I'm pretty new to the Greenville area and I'm looking for a route that is 60+ miles. I've ridden the Bakery Run so many times that my bike no longer needs me for it. I typically ride out of Tigerville and I realize I could do it out of Furman and get the miles I need. The big "but" is that I don't know the route out of Furman. If anybody can post me a que sheet that would be great. Frankly though I would like to know the route to Ceasars Head since I have yet to ride up that way...a que sheet would be great for that as well.

I can post my email is somebody wants to send me something or would like to converse outside of this forum.

And yes, I'm aware of some of the sites that supposedly have the routes posted but I'd prefer to get it from somebody and not have to take the time to analyze exactly where this and that turn was made (yes, I'm lazy and short on time so I'm asking somebody else to do the work for me. I'll call it delegation). I also figure I can get some advice on this and that and where to get water/drink/food on the ride. And finally, the bike shops I've been to don't have what I'm looking for...or simply the right person there at the right time to talk to and I can't continue to keep hoping I stop in at the right time.

Alright, help away... Thanks!


----------



## mtpisgah (Jan 28, 2004)

*q-sheets*

Check the Freewheers and Spinners website, they have most of the routes listed. Also, most of the routes are marked with symbols so it makes it a little easier to follow. You need to do some of the work for yourself, you can't just expect people to do post all of the routes here for you when they can be found on various sites. Go to some of the club meetings and meet people, find someone that rides at your pace and ride with them.


----------



## cyclefiend2000 (Nov 14, 2005)

are you looking for a caesar's head route outta furman or from tigerville?


----------



## RMXCKSU (May 15, 2007)

First and foremost, thanks for being cordial!!

Either Furman or Tigerville are fine. I've ridden out of Tigerville multiple times for the 
"Bakery Run" so I know that area a bit. If I'm being picky, something out of Furman would be preferable simply for new scenery.
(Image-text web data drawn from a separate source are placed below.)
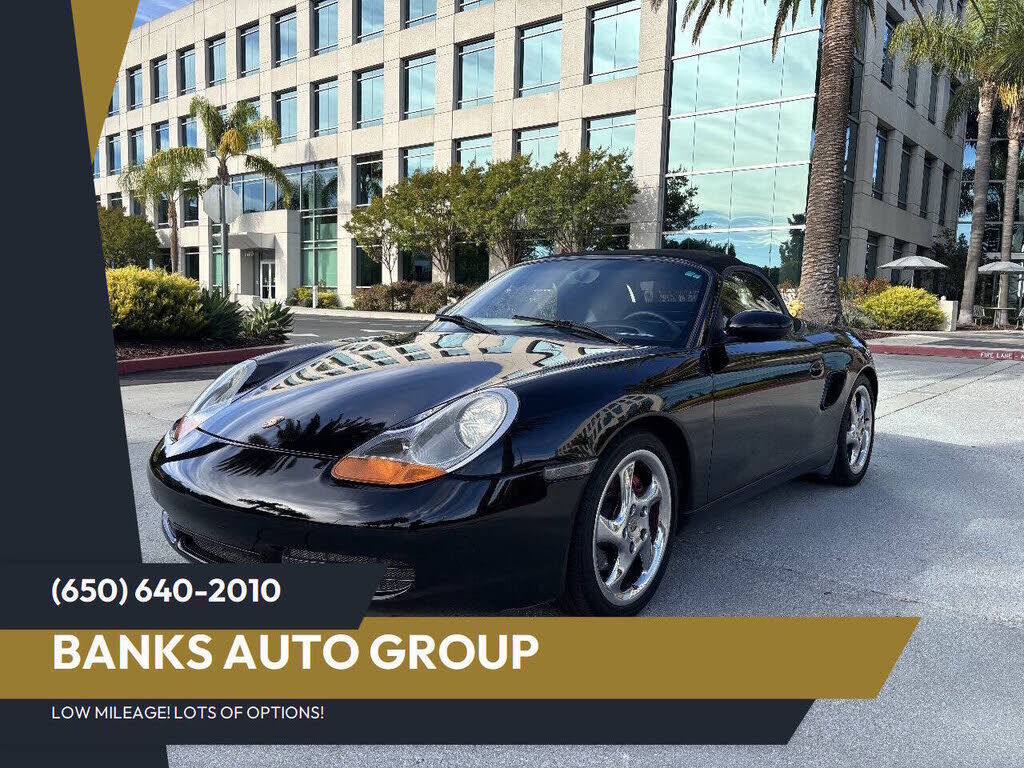 2001 PORSCHE Boxster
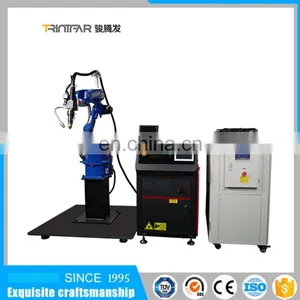 Hot Sale 1000W/2000W/3000W Robot Fiber Laser Welding Machine Welding Robot thumbnail-2
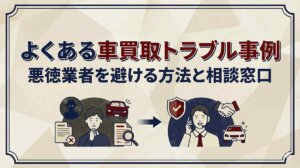 よくある車買取トラブル事例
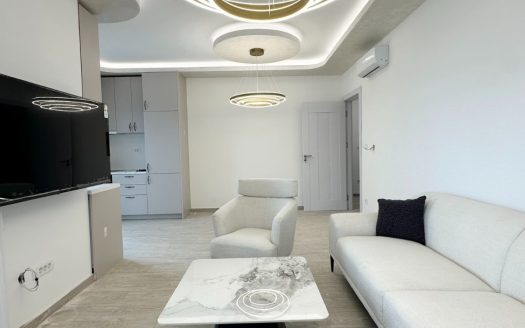 Budva, Bečići – Two bedroom apartment with sea view for sale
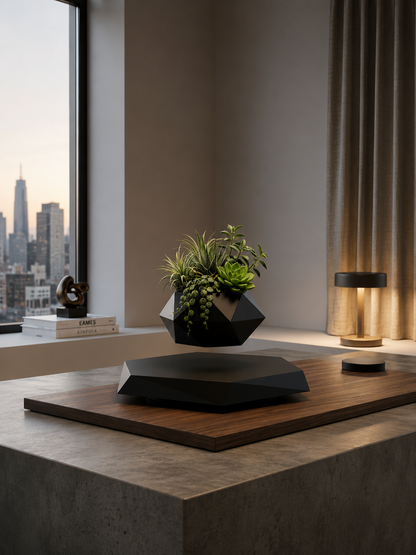 Levitating Plant Pot by Embery Home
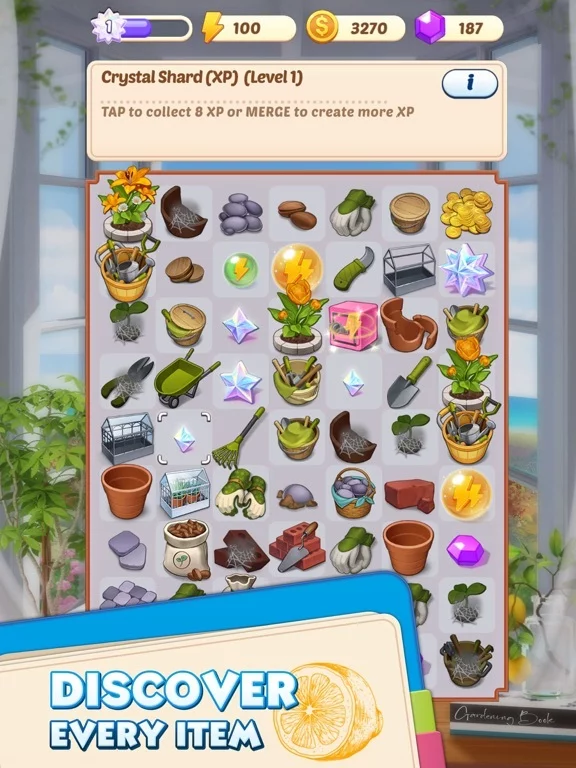 Изображение игры: Merge Manor: Sunny House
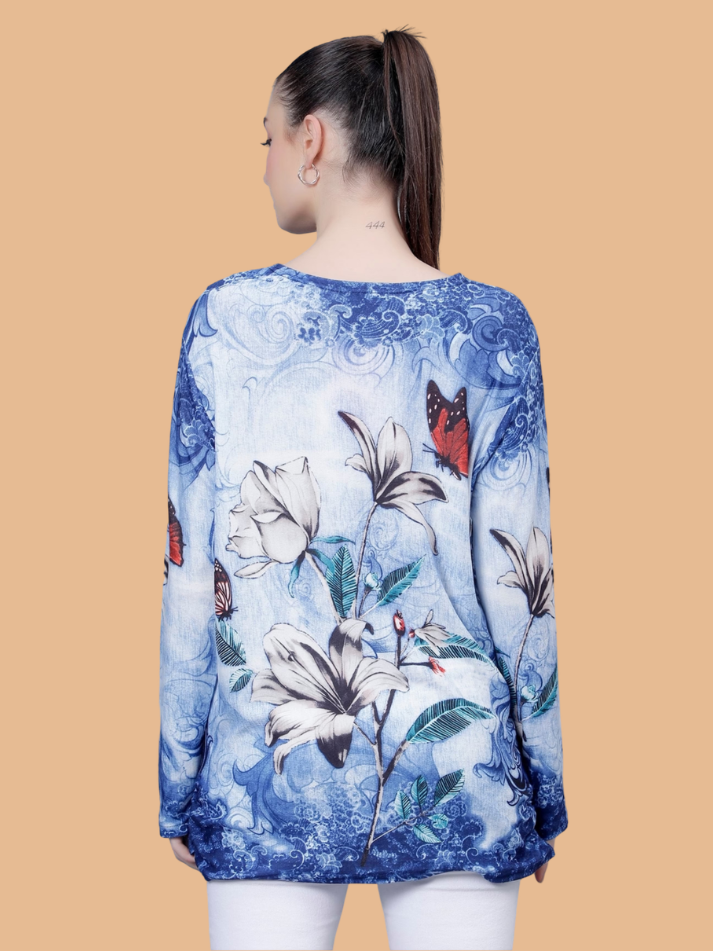 Albion Women Elegant Premium Printed Top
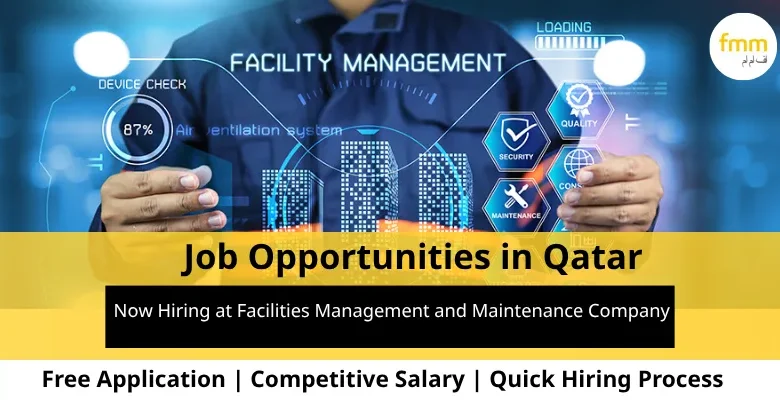 Jobs at Facilities Management in Qatar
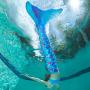 Fin Fun Mermaid Tails for Swimming with Monofin - Kids and Adult Sizes - Limited Edition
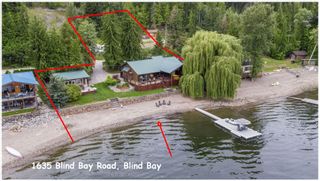 Photo 4: 1635 Blind Bay Road in Sorrento: WATERFRONT House for sale (SORRENTO)  : MLS®# 10213359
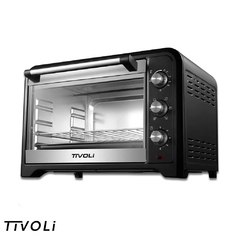 HORNO ELECTRICO TIVOLI 45 LITROS NEGRO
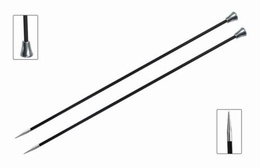 KnitPro Karbonz Straight Knitting Needles 25cm- 2.75mm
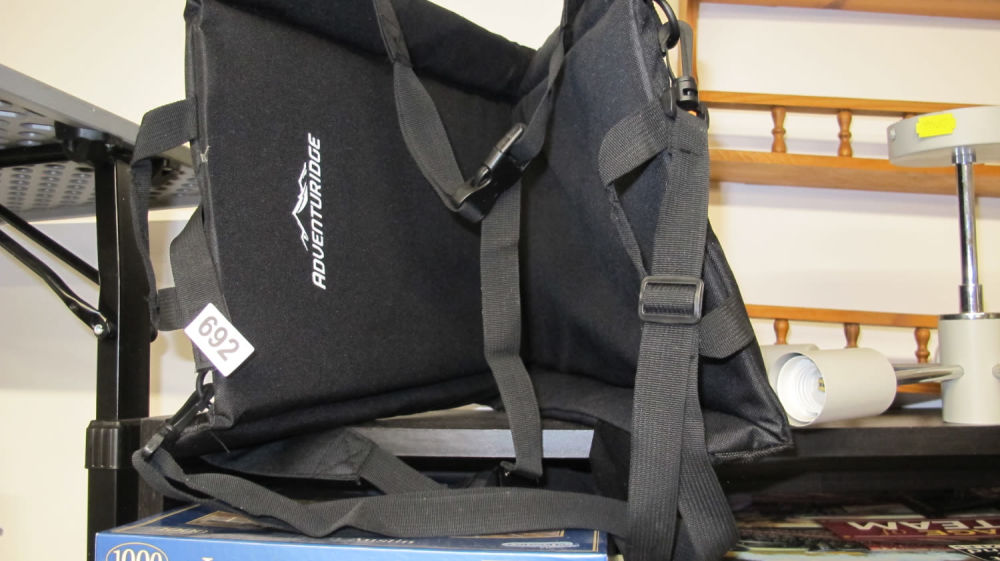Lot 692: Backpack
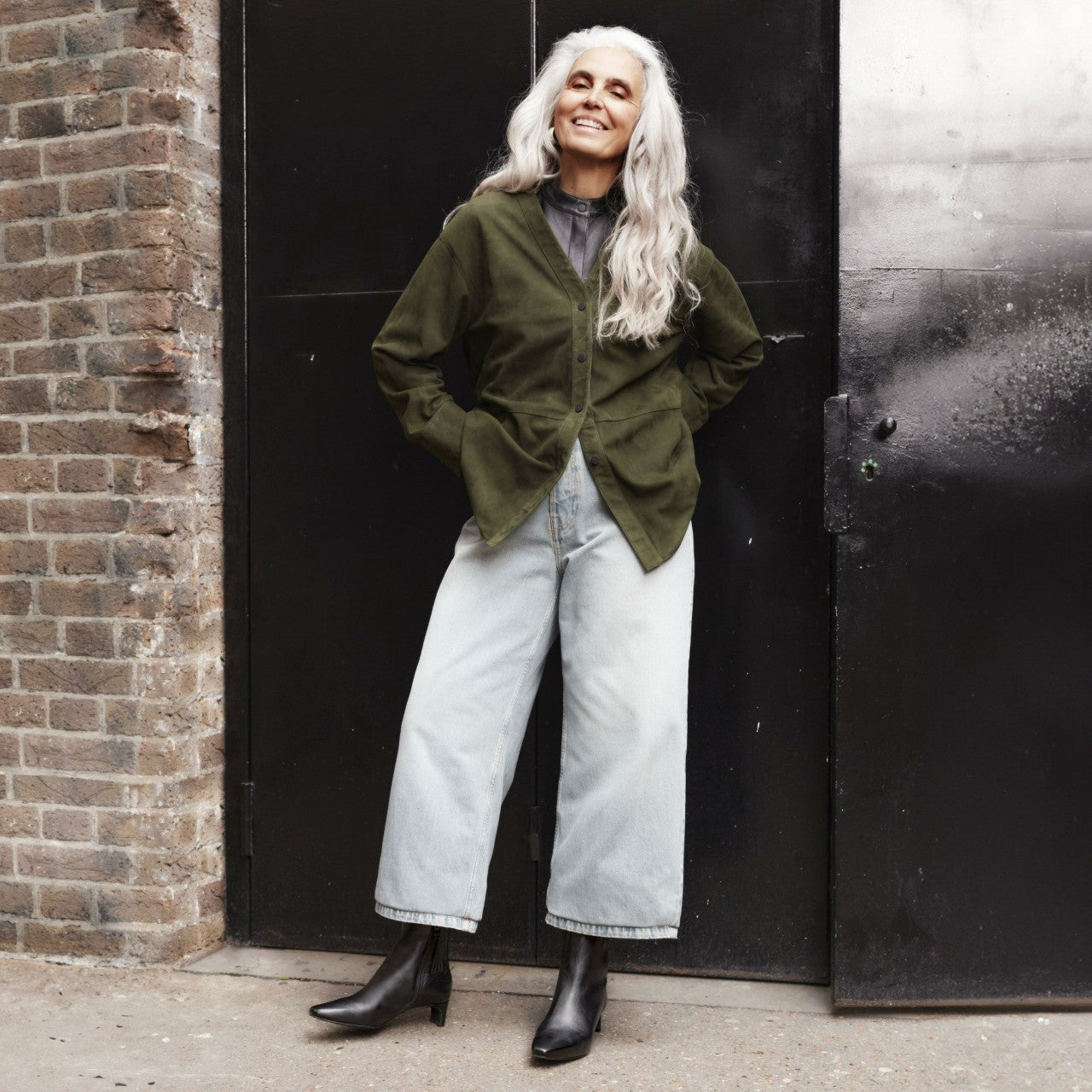 Edina Up Black Leather | Clarks online
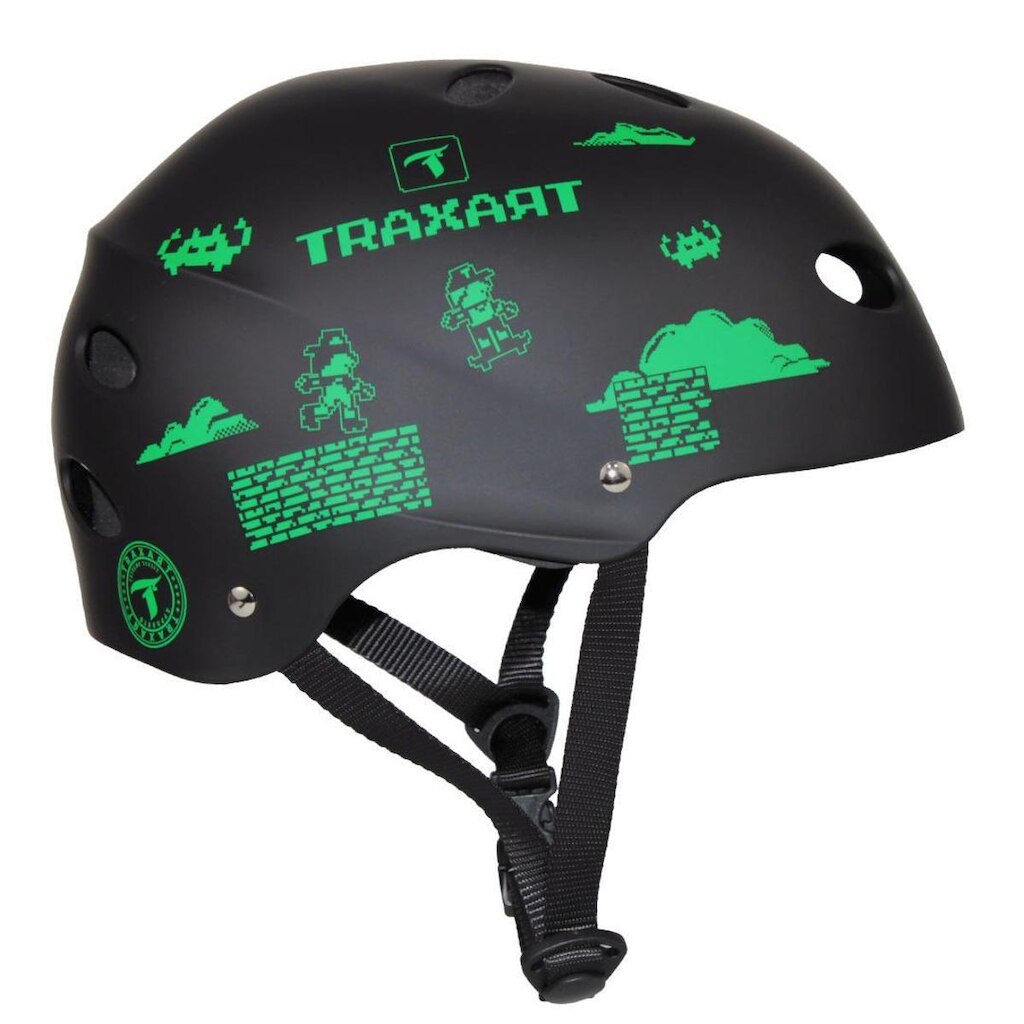 Capacete Traxart Pró Load Game Preto - GB-222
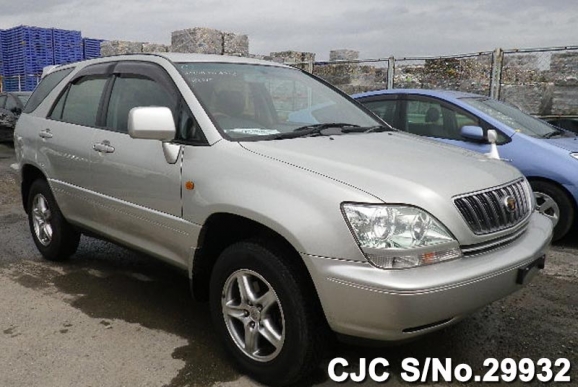 2002 Toyota / Harrier Stock No. 29932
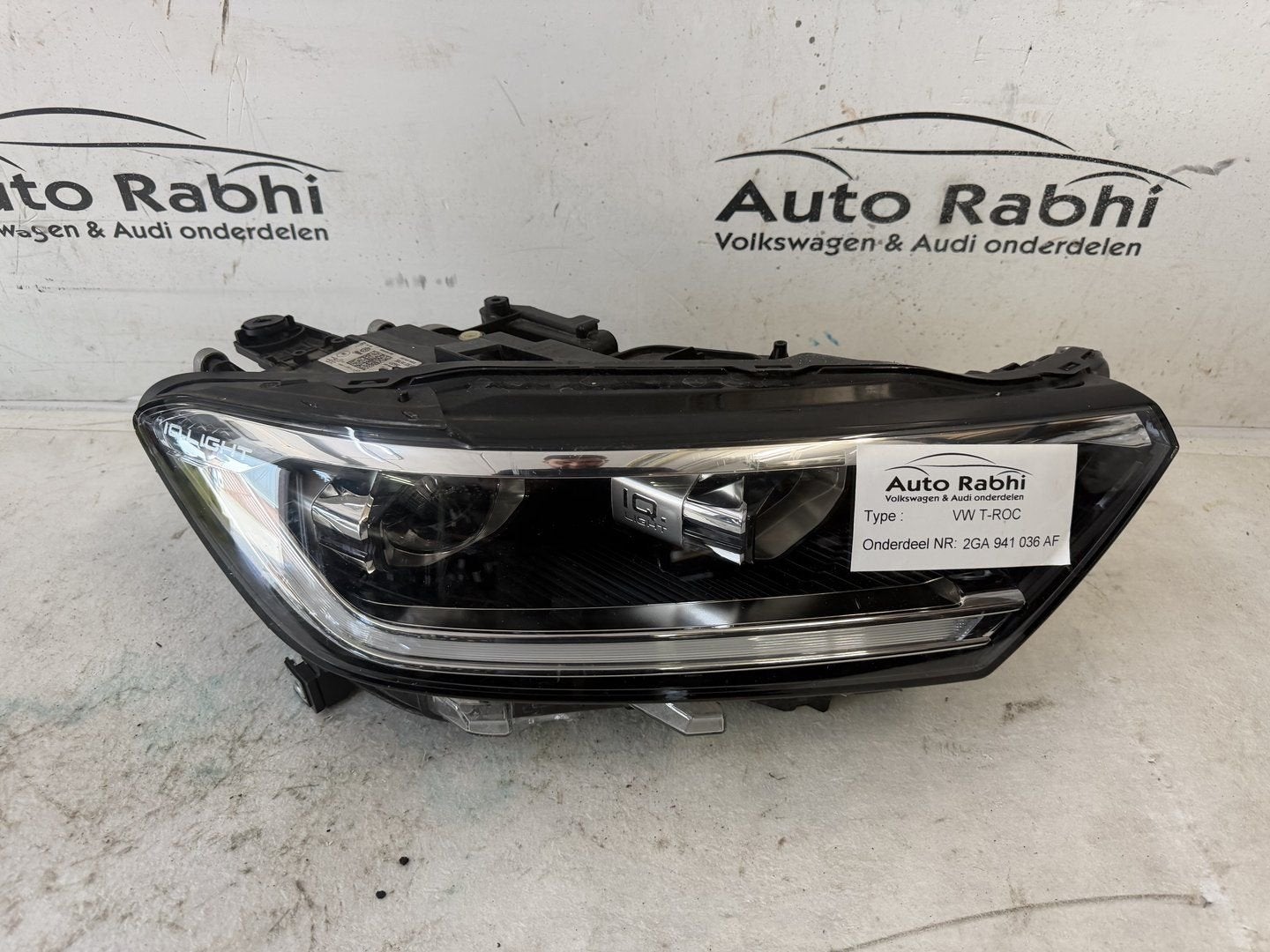 VW T-roc koplamp Rechts 2GA941036AF IQ light, Auto-onderdelen, Gebruikt, -, -, Ophalen of Verzenden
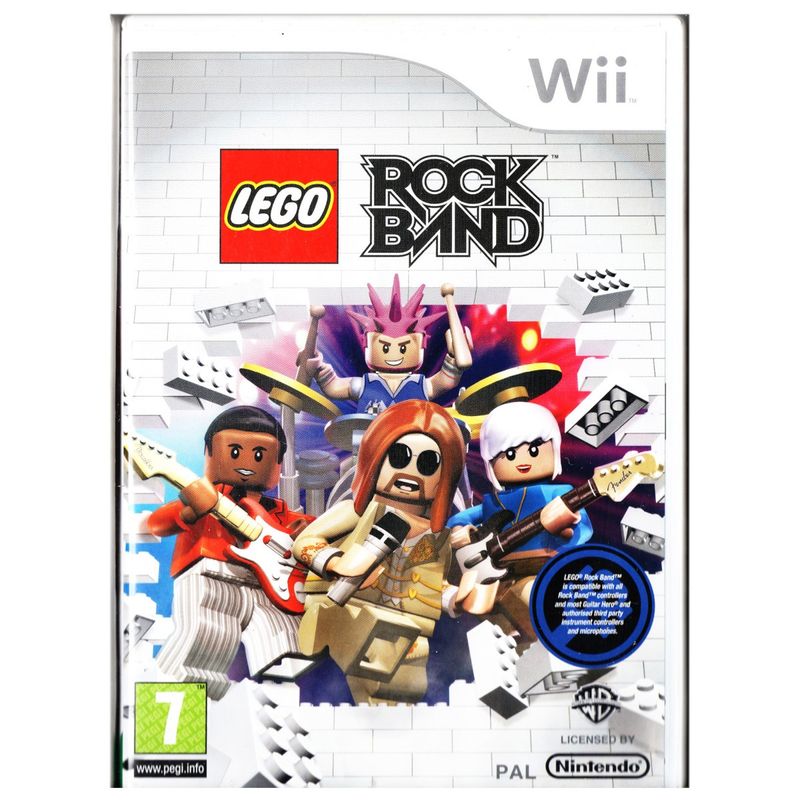 LEGO ROCK BAND WII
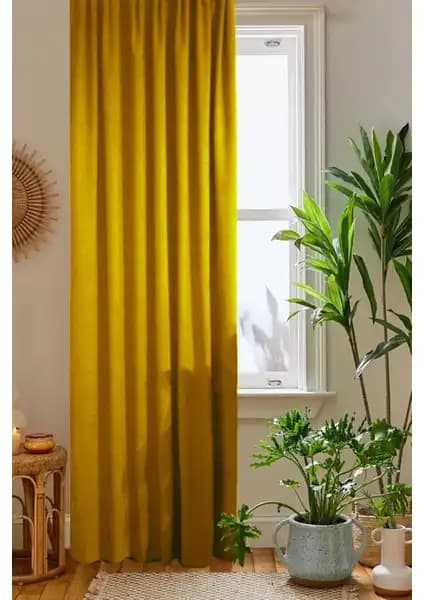Ev Dekorasyonunda Fon Perde Seçimi: Home Color ve İ.D İpek Modellerinin Karşılaştırması 1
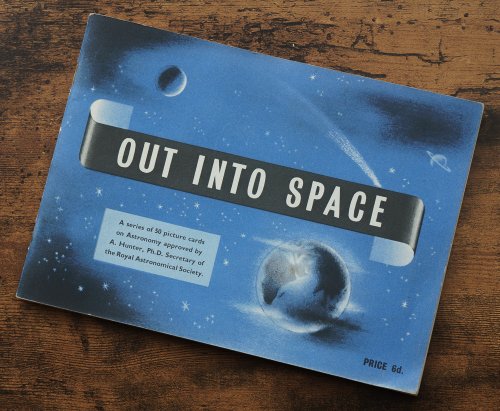ブルックボンド・ティ カード「OUT INTO SPACE」アルバム（イギリス1958年）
And one more question; do some people simply start riding where Hwy 11 and 276 split to go up to Ceasars Head? I've seen a few cars parked down there before (and a couple riders going up) after I came down with my car from mtb'ing Dupont. Just curious.

Thanks again!


----------



## Cannon Ball (Dec 29, 2005)

You can park at the intersection of Hwy 8 and 288(Pumpkintown). Ride Hwy 8 north over Hwy 11 and on to 276. This is a safer bet then riding Hwy 11/276 from Echo Valley.


----------



## cyclefiend2000 (Nov 14, 2005)

i agree with cannon ball about where to park if you just want to ride caesar's head. 

i will have to look at a map to get all the turns, but i would rather ride from furman and get a few miles in my legs before tackling caesar's head. my route stays off of the main hwys as much as possible.

go out furman back gate onto roe ford rd. cross hwy 25... cross old white horse (roe ford turns into new mcelhaney)
turn right onto old hunts bridge
turn right onto hunts bridge
there will be a fork in the road.. make sure to stay on hunts bridge
cross 186 (earl's bridge) (turns into owings rd)
turn right onto pace bridge rd
stay on pace bridge all the way to sc 288 (pumpkintown rd). 
turn right onto pumpkintown rd. and then almost immediately left onto marked beech rd.
turn left onto moody bridge rd.
turn right onto pleasant grove rd.
turn right onto hwy 11 ... then it is a short distance to hwy 8... turn left onto hwy 8.

this is the start of the caesar's head mtn. 

if you are feeling adventurous, i can give you a route to get from the top of caesar's head to old hwy 25 in flat rock and make it about a 95 mile loop back to furman.

there is a decent route from say north greenville college or lake robinson to caesar's head that is pretty good too.

all my rd names came from google map so you may want to drive the route once before riding it. i know the turns by land marks so that is my only caveat.


----------